Patient-Centered Communication

Closing Communication Gaps, Engaging Patients in Meaningful Ways

I have been working with healthcare providers for over 20 years and, fortunately, I haven’t had to view care from the patient’s perspective very often. We all talk about the importance of engaging patients, improving communication and patient safety but all of those terms become increasing more important, and more personal, when it is you or a family member.

Last year, I had two knee replacement surgeries that involved a few days in the hospital. Although I had attended a class at the hospital on what to expect before, during and after my surgery and had received detailed pre-op instructions, I had many questions and some anxiety when I got out of surgery. Who is my nurse? When will I see my surgeon? What are my medications? What is my plan and goal for each day in the hospital? When will I be discharged?

Engaging Patients and Families in Care

Male nurse (30s) helping African American senior man (60s) in hospital bed.Poor communications cause many problems. However, the recently published report of the National Patient Safety’s Lucian Leape Institute, “Safety is Personal,” stresses that by engaging patients and families there’s an opportunity to reduce the potential for harm and enhance the overall care experience. Nonetheless, there are considerable barriers to engagement. As the report notes, “Many of the barriers to engagement faced by patients and families – such as lack of access to their health records, intimidation, fear of retribution, and lack of easy-to-understand tools and checklists for enhancing safe care – can only be overcome if leaders and clinicians support patients and families to become more confident and effective in their interactions with health care providers.”
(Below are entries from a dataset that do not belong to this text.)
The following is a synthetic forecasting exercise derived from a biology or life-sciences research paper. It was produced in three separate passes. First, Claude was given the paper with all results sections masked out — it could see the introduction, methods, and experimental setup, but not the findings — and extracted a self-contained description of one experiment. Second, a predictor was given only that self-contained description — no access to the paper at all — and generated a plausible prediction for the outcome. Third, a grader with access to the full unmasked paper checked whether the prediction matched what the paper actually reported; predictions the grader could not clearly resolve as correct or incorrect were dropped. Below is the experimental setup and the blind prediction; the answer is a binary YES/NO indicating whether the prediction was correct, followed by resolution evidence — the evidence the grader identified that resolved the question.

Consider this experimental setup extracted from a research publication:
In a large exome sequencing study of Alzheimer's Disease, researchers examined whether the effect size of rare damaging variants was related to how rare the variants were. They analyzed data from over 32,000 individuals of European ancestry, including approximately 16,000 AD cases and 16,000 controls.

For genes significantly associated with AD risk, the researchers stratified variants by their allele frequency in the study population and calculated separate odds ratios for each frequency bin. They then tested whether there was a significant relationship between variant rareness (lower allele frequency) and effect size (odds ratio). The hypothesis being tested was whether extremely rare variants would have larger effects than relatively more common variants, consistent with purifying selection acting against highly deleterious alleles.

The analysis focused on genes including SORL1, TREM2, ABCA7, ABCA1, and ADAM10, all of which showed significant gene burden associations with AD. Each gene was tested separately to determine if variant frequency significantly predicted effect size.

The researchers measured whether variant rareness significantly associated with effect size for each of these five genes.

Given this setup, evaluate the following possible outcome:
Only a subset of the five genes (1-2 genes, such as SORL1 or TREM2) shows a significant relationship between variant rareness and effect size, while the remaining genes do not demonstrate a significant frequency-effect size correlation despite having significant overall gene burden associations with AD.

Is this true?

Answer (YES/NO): YES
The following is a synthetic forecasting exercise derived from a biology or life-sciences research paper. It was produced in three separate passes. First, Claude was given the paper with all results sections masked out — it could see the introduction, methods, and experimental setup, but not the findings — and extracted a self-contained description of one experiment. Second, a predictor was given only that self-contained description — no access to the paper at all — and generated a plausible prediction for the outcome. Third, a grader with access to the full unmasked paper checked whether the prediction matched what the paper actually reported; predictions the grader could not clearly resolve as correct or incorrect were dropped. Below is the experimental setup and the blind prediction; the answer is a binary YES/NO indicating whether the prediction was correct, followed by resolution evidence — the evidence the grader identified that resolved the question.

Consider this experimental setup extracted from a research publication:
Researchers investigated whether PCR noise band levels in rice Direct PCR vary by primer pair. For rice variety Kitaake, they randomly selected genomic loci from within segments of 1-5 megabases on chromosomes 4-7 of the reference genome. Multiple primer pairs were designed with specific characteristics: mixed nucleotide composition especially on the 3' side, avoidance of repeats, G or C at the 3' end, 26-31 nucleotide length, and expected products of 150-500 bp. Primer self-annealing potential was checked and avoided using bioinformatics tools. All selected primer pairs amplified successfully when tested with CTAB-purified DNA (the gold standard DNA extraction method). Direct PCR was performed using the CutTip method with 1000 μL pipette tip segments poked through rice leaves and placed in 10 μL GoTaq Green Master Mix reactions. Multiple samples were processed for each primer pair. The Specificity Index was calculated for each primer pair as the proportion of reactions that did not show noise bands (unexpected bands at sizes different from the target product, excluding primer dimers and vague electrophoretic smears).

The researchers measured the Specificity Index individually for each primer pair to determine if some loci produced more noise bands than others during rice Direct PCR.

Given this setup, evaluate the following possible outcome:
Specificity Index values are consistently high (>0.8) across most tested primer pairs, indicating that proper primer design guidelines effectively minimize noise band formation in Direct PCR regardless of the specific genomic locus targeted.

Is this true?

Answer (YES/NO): YES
Creating Effective Interactions

One communication strategy that has become increasingly popular is placing whiteboards in patient rooms. They provide a convenient vehicle for answering the many questions patients and their families have during their stay and for displaying a wide range of information. Both Kaiser Permanente’s Nurse Knowledge Exchange program and the Institute for Healthcare Improvement’s Transforming Care at the Bedside have promoted their use. I recall seeing a whiteboard in the room I stayed after my surgery. Unfortunately, much of the writing was illegible and the whiteboard didn’t provide any meaningful information about the plan for my stay or the status of my condition.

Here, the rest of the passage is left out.